Treinta y un años. Trabajos intermitentes y mal pagados. Cuarenta y cinco grados en mi ciudad de toda la vida —difícilmente habitable en un par de décadas—. Y una pensando en la maternidad.
Ni las preguntas ni el deseo ni las condiciones son ya las que fueron siempre, o las que han sido durante mucho tiempo. Antes se comentaba «nunca llega el momento perfecto, así que tenlo ahora» o «ahora que vamos a ser tres tendremos que cambiar de coche» o incluso «a mí me gustaría criar con mis amigas».

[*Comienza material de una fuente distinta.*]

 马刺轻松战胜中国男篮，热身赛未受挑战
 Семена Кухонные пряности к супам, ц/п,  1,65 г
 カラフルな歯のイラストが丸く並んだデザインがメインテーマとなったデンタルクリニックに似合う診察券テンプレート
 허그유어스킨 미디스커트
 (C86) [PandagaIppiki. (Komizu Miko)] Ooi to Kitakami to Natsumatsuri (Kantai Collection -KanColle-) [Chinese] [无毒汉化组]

Pero ahora, no sé si nos habrán escuchado, las que intentamos vivir con ganas mientras alrededor las cosas se caen —y sí, se han caído muchas veces, con cada guerra por ejemplo, pero es que ahora se cae el planeta entero— lo que decimos ahora, es:
«¿Tengo yo derecho a traer a alguien a este mundo insoportable? ¿A lanzarla a lo que será el infierno de la sequía, de las riadas, del calor extremo o de la falta de alimento cuando sea adultx?»
Y otras veces «¿pero no se ha repuesto siempre la vida en cualquier rincón y tras cualquier desgracia? ¿No crían, crecen y disfrutan del mundo aquellos pueblos arrinconados por nuestros privilegios? ¿Será quizás un temor blanco y occidental este que me corroe las tripas? ¿O estoy más bien romantizando la pobreza?».

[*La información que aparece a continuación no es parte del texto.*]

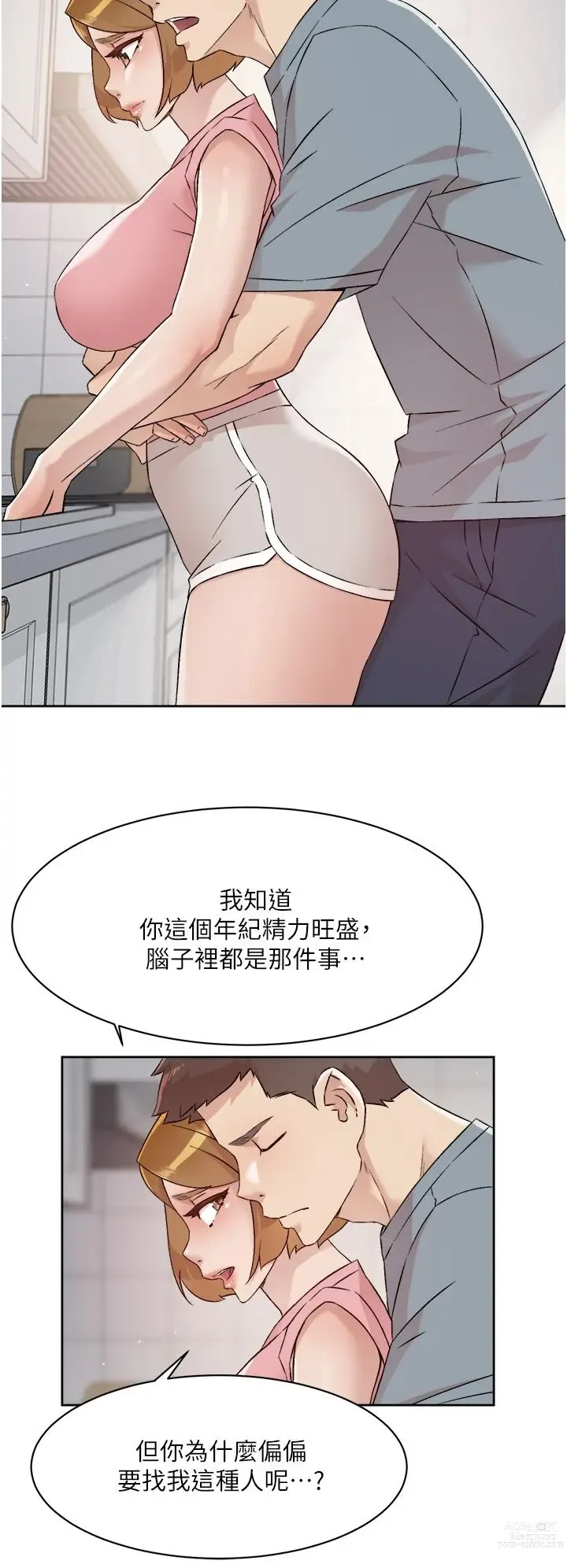 Page 87 of manga 好友的私生活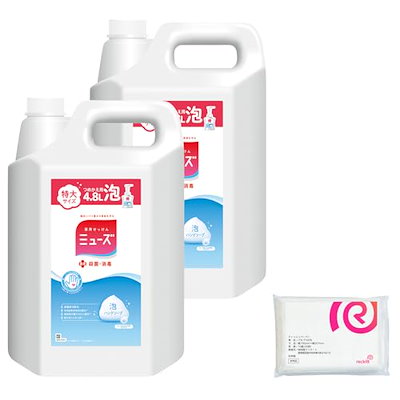 ALLA CARTA fw19 no15 【公式通販】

Y casi siempre «¿por qué estas preguntas si lo único claro es que nunca tendrás las condiciones necesarias para maternar en esta sociedad que te ha tocado?». Porque, cómo voy a pensar en parir, adoptar o acoger, en criar, si vivo en un piso sin persianas del que me van a echar no sé cuándo. Cómo en un país que cada verano pierde sus entrañas verdes en los incendios prochalets, donde las olas de calor se han convertido en una marea suave que no cesa, donde acceder a un trozo de tierra limpio y cultivable es casi ya imposible.
Y así podría seguir, y así seguimos cada tanto de hecho, enumerando las razones que nos empujan a abandonar el deseo. Mientras el deseo, pum pum, nos sigue empujando hacia la idea loca de abrazar infancias.